» Consigne donnée:
Pour chacune des affirmations suivantes, indiquez par oui ou par non si elle concorde avec l'extrait sur le tourisme, puis citez les mots de l'extrait qui tranchent.
1. Pendant les ponts de mai et les vacances scolaires de juin, les hébergements affichent complet.
2. L'hôtellerie de Nouméa enregistre une baisse d'activité d'environ 50 %.
3. Aircalin continue d'assurer ses vols commerciaux habituels.

» Extrait à lire:
=====

Nous avons ainsi subi un arrêt complet de l'économie pendant le confinement, et une reprise variable depuis avril. Deux typologies d'acteurs sont impactées. D'une part, les acteurs touristiques en dehors de Nouméa ont enregistré une importante reprise de leur activité depuis le déconfinement, à la suite d'une campagne d'envergure pour relancer le tourisme domestique et sauvegarder rapidement le tissu touristique. Avec les ponts du mois de mai et les vacances scolaires de juin, les hébergements affichent complet. Le challenge est de remplir la semaine, puisqu'habituellement, les établissements en brousse sont fréquentés par la clientèle métropolitaine ou étrangère. D'autre part, les acteurs positionnés sur le tourisme international et les croisières sont à l'arrêt. L'impact est notamment important pour l'hôtellerie de Nouméa, qui enregistre une baisse d'activité de 80 à 90 %. Environ 20 à 30 % de la restauration est également impacté. Aircalin, notre compagnie aérienne, est également gravement affectée, puisqu'elle n'effectue plus que des vols de rapatriement ou de fret. Nos agences réceptives, l'aéroport, les agences de voyage, les transporteurs terrestres, les excursionnistes et les organisateurs d'événement sont également lourdement impactés. Le tourisme international générait, en 2019, 26 milliards de francs Pacifique. La perte, de mars à décembre 2020, est estimée à environ 24 à 25 milliards de francs. Si la réouverture des frontières tarde, l'activité du tourisme international a peu de chance de reprendre avant l'automne. Les structures qui vivent du tourisme international et des croisières, pour beaucoup, ne sauront résister sans des aides massives.

=====

Données de segmentation:
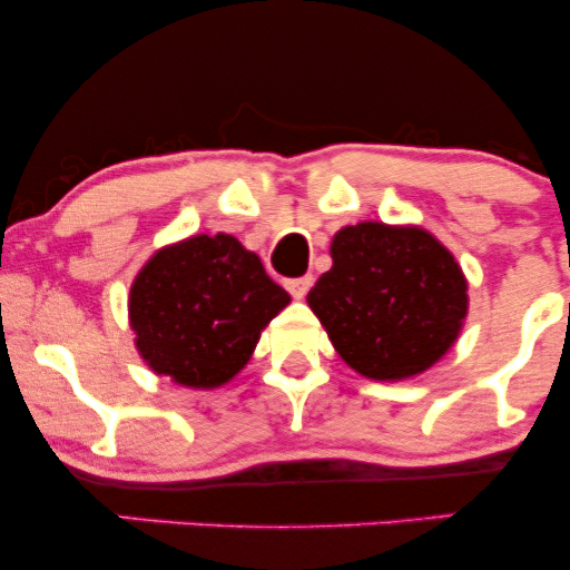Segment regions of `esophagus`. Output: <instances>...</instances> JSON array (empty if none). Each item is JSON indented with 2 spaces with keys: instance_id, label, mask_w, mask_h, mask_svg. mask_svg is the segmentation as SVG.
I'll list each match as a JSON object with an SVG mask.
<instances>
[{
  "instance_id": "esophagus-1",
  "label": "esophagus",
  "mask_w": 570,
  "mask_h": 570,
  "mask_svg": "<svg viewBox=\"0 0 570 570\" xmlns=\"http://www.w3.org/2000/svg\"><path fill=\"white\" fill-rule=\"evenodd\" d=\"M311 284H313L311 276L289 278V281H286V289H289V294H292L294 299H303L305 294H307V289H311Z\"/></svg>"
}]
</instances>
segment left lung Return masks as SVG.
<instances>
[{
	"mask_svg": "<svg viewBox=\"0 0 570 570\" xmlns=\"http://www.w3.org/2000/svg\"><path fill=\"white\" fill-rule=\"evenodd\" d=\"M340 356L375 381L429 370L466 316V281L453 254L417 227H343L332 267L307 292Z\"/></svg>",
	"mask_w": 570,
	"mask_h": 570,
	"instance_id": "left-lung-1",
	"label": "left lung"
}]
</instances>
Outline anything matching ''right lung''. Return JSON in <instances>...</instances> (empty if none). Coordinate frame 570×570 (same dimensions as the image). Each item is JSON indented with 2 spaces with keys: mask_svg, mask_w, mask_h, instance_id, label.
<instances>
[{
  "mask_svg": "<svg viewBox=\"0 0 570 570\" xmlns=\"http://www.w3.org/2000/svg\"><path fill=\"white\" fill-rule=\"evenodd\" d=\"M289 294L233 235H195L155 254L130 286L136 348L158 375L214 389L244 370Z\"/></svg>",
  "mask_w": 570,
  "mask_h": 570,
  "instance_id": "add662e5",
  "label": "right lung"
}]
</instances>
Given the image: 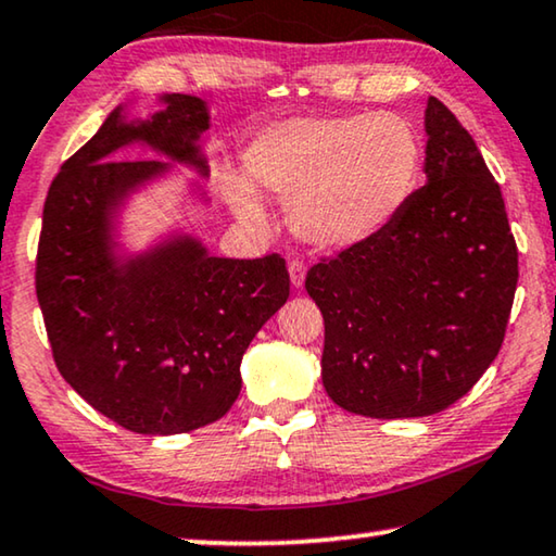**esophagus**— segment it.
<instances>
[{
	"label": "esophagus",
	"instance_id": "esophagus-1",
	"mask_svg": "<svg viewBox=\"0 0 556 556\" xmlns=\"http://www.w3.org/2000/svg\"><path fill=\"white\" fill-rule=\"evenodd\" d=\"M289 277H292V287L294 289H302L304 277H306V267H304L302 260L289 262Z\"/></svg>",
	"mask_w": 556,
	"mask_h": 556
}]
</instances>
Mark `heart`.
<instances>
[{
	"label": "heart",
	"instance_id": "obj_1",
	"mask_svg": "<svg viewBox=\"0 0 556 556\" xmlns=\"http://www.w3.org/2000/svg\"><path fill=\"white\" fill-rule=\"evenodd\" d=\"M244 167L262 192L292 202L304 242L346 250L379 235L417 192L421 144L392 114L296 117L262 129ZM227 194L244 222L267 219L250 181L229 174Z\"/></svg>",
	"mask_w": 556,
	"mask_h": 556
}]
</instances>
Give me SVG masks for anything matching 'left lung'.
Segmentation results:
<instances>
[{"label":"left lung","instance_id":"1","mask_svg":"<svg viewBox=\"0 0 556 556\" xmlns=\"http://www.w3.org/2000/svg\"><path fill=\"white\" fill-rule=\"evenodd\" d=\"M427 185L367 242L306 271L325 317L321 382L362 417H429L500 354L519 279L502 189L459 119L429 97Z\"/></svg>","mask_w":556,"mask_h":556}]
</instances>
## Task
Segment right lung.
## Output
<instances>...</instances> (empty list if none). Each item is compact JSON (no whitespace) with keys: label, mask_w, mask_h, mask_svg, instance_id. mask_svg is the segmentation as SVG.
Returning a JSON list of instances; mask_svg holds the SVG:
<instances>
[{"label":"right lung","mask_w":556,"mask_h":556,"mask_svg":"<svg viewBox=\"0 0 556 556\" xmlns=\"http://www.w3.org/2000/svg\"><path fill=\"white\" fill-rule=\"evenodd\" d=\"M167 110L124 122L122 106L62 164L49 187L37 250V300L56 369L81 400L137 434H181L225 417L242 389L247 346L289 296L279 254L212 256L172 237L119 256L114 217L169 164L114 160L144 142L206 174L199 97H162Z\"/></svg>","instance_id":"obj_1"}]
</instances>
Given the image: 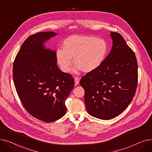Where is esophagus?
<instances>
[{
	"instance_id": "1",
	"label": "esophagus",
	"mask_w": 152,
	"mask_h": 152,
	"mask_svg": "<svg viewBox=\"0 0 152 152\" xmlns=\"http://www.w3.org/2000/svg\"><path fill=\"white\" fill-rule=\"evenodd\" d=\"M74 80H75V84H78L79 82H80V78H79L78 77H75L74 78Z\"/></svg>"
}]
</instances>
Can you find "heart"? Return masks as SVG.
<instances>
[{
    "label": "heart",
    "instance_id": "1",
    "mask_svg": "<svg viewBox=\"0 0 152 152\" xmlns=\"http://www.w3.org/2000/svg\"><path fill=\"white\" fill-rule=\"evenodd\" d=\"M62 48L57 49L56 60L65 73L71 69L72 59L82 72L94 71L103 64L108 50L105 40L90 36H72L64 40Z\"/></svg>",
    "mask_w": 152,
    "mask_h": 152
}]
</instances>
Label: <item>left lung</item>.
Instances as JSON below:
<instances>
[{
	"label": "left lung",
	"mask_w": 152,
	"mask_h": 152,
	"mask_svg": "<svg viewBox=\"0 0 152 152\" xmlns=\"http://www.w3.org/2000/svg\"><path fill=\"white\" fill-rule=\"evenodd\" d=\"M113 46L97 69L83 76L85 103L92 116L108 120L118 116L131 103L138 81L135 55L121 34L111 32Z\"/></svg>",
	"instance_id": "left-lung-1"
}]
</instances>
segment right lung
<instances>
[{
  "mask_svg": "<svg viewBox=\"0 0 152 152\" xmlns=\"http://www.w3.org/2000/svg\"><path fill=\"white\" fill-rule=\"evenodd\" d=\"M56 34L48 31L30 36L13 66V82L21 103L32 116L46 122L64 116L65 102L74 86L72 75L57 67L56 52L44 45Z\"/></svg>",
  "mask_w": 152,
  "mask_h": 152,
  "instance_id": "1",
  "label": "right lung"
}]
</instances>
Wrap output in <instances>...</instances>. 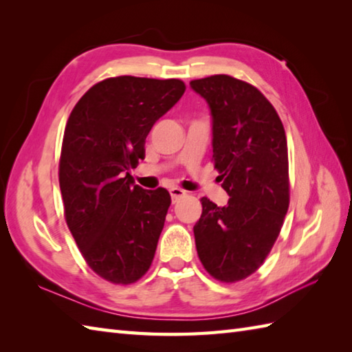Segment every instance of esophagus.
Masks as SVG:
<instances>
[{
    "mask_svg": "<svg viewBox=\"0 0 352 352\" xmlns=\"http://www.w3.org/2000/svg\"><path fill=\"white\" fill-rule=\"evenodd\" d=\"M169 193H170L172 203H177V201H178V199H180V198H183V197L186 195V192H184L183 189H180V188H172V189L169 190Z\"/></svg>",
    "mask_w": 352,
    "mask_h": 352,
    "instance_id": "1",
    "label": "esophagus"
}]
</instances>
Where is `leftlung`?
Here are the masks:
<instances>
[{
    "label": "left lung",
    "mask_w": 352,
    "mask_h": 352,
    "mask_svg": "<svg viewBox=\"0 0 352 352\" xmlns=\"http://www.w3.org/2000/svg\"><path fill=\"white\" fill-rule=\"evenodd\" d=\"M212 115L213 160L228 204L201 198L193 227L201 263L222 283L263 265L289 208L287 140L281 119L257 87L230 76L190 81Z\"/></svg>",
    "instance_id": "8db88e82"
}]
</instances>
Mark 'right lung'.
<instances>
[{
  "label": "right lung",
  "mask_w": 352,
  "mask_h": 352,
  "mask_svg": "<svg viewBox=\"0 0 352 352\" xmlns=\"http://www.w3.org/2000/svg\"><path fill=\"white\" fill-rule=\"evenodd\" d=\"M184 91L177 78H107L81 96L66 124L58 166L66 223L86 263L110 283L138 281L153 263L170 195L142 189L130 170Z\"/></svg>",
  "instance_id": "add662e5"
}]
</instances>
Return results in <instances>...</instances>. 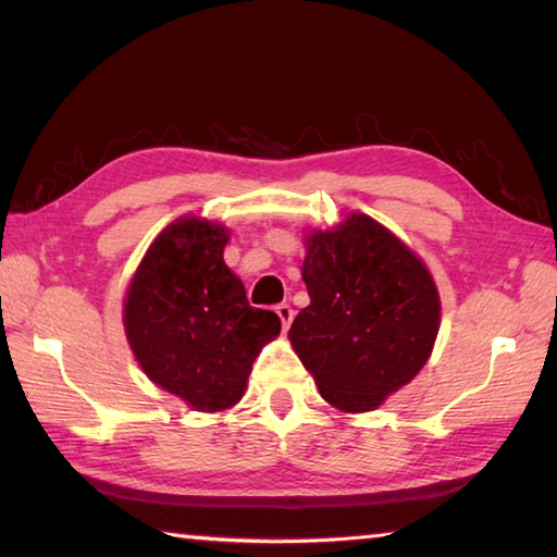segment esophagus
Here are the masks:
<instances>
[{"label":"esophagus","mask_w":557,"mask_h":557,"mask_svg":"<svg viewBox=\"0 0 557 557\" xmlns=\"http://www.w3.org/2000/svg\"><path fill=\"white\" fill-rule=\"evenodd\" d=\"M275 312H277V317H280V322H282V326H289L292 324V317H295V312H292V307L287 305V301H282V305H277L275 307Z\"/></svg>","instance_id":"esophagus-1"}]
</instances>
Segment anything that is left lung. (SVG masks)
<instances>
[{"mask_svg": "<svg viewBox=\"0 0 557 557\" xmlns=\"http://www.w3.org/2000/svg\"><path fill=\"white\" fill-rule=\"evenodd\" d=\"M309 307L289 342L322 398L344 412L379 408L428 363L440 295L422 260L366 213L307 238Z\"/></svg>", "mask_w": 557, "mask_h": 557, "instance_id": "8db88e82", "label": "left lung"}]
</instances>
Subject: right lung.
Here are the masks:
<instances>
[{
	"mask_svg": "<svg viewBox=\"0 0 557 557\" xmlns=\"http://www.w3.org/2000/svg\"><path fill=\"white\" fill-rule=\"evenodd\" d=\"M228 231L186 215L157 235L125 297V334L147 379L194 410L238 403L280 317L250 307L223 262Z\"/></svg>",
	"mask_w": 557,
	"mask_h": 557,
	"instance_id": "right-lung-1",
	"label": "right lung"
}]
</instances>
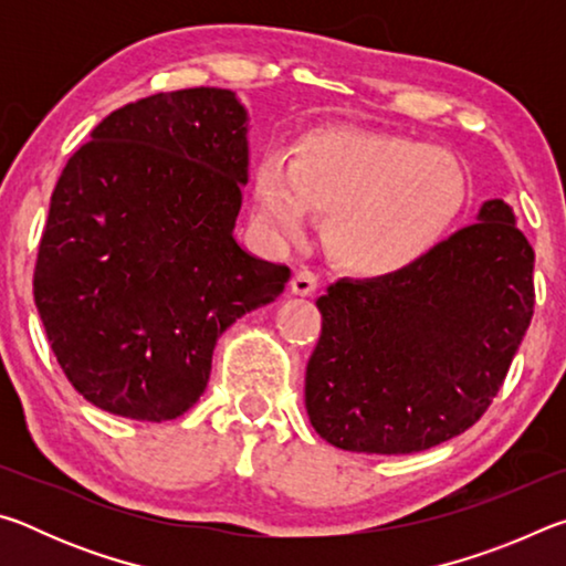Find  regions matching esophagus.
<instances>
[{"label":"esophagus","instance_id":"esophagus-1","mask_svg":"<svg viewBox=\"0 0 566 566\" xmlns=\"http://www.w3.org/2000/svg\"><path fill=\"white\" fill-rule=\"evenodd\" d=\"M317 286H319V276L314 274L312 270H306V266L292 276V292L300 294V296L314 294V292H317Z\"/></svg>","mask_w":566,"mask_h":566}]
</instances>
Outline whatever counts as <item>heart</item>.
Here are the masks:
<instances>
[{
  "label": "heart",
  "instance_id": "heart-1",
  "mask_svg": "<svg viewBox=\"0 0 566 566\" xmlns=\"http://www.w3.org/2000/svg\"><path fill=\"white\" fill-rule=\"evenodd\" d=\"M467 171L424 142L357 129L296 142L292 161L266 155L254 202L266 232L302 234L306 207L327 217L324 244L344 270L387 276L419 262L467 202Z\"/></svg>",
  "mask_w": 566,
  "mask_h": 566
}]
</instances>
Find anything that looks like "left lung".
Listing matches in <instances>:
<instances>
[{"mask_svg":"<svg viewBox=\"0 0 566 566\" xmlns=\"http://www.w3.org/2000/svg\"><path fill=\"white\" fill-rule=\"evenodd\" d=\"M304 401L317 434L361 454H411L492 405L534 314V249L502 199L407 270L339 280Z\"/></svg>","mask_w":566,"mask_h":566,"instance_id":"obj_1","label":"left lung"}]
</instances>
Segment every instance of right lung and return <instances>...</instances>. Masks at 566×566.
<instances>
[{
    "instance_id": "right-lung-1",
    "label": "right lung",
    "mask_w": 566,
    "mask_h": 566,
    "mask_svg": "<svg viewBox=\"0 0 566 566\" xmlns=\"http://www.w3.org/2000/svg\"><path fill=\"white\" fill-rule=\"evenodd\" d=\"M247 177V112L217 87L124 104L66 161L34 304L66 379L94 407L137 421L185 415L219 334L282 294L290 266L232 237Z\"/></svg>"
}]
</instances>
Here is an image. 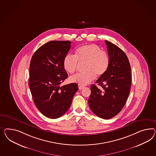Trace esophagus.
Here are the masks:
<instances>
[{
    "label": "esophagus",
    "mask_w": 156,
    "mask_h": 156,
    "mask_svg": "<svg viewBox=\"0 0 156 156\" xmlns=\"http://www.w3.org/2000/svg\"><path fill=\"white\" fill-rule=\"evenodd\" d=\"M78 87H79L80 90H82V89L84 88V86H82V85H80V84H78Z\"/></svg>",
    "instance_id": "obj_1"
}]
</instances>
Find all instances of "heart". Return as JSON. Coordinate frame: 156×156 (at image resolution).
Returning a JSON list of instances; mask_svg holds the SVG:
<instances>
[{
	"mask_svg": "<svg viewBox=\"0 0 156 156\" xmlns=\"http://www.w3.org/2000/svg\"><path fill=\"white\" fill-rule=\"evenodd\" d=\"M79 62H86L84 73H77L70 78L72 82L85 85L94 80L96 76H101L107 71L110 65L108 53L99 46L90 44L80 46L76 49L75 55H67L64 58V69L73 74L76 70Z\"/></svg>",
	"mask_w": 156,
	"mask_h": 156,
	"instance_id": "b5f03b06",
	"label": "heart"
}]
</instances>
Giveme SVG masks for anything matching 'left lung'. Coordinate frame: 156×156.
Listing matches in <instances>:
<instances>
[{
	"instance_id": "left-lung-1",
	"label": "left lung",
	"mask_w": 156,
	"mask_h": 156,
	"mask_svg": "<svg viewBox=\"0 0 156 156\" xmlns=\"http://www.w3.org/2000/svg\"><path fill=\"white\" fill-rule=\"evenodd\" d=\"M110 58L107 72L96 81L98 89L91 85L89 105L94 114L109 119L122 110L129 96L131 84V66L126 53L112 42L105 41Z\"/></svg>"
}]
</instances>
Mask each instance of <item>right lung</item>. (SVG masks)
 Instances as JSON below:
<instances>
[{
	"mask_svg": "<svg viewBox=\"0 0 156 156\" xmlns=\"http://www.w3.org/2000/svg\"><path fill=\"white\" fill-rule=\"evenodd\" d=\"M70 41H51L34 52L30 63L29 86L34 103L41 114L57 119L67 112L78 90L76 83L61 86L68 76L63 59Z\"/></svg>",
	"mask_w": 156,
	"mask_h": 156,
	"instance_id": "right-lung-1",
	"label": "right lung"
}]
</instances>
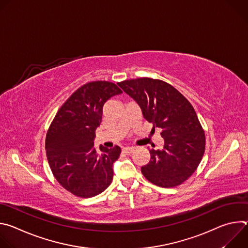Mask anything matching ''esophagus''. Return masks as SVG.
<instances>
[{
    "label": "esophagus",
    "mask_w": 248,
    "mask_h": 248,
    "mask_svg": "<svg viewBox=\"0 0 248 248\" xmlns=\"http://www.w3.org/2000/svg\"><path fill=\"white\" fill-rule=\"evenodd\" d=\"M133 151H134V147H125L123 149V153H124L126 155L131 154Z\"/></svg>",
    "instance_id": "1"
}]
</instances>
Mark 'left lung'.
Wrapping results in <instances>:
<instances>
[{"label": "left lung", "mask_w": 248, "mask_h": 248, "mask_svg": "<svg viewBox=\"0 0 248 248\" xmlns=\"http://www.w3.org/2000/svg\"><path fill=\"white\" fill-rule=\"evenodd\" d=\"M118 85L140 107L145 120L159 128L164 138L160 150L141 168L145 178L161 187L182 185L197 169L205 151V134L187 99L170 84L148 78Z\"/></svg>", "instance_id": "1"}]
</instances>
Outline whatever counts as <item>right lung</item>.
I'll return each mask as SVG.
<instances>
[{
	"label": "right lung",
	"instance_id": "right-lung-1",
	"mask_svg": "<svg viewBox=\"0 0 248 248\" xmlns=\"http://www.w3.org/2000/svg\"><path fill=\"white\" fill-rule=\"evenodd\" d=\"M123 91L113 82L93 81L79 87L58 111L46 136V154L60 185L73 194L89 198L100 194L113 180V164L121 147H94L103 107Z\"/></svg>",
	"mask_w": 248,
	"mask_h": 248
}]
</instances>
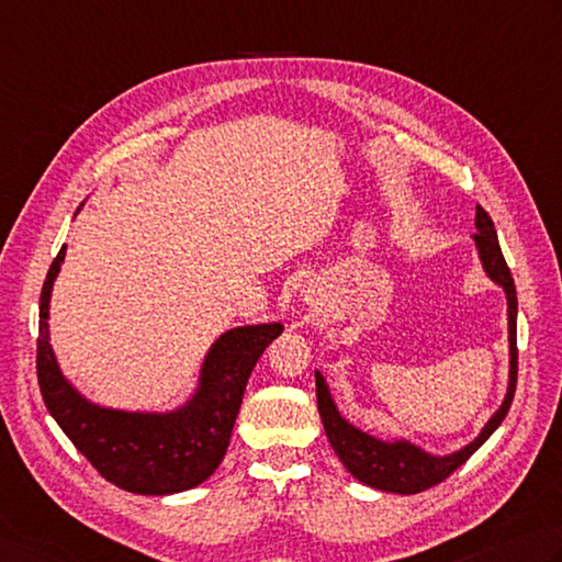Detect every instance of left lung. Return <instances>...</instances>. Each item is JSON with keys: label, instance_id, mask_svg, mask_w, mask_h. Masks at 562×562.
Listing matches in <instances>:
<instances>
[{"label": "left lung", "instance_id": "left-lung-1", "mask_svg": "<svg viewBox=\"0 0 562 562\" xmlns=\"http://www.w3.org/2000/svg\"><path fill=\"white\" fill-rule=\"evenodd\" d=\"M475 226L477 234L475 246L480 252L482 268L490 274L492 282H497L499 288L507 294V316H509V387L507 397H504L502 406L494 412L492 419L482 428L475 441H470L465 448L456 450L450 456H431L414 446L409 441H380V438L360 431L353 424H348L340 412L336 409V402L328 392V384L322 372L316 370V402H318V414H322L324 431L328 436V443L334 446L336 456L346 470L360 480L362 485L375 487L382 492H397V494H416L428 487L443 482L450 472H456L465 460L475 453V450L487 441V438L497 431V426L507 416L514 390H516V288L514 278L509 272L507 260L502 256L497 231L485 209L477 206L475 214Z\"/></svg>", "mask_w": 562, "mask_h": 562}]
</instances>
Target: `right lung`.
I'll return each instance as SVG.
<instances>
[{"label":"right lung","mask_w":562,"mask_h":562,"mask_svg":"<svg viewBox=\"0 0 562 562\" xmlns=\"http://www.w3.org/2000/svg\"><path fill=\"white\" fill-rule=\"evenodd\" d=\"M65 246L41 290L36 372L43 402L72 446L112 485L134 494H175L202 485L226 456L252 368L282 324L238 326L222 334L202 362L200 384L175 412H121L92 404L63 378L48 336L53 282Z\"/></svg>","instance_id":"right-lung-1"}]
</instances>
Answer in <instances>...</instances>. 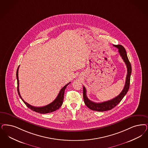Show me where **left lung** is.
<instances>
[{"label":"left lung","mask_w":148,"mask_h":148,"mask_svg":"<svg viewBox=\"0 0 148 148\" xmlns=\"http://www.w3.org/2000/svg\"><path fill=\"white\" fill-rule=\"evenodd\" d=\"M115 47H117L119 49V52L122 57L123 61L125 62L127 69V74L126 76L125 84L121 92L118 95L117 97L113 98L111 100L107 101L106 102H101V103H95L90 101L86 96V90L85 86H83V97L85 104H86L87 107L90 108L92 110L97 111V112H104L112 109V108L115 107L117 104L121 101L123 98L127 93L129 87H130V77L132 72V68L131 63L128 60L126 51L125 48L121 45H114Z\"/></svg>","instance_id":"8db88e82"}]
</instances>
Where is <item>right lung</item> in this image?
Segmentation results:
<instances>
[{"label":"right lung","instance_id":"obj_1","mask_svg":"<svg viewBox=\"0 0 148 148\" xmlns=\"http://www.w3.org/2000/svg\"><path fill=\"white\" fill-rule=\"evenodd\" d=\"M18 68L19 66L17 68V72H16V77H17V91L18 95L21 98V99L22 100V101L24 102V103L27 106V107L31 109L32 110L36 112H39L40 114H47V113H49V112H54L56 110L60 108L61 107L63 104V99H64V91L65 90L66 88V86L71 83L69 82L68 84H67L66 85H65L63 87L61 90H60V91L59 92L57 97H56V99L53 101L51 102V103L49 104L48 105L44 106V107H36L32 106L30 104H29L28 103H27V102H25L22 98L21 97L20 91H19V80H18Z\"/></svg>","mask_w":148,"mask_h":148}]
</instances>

=====

» Exercice corrigé:
1. Oui : « Avec les ponts du mois de mai et les vacances scolaires de juin, les hébergements affichent complet. »
2. Non : « L'impact est notamment important pour l'hôtellerie de Nouméa, qui enregistre une baisse d'activité de 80 à 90 %. »
3. Non : « elle n'effectue plus que des vols de rapatriement ou de fret. »